Data entries:
BEGIN

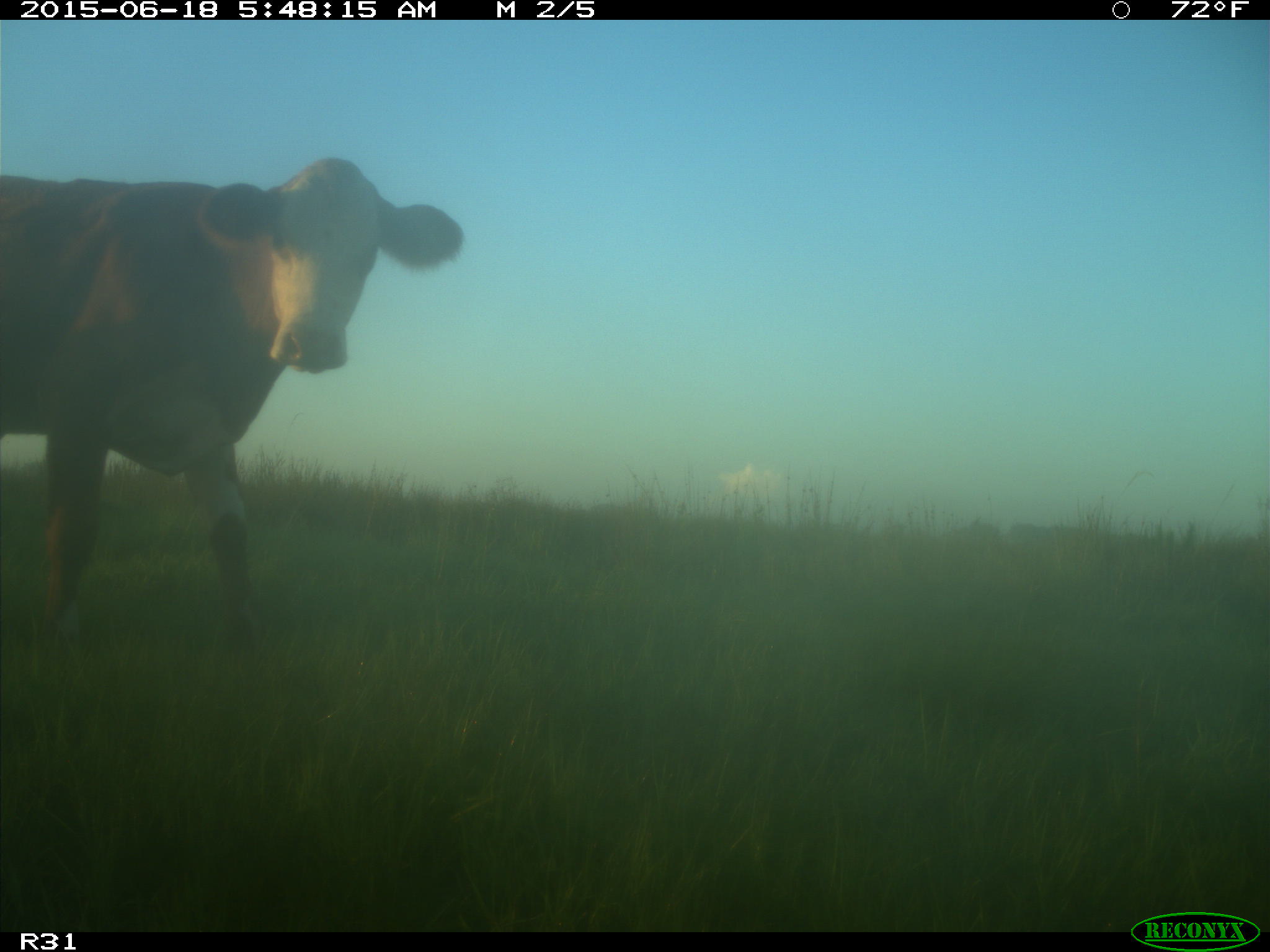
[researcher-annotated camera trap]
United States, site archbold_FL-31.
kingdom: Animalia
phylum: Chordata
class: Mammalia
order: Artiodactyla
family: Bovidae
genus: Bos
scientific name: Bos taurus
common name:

END

- **Your objective**: Your answer should consist only of the lines from the one with "class: Mammalia" through the last line of the entries above, retyped exactly.

- **Written response**:
class: Mammalia
order: Artiodactyla
family: Bovidae
genus: Bos
scientific name: Bos taurus
common name:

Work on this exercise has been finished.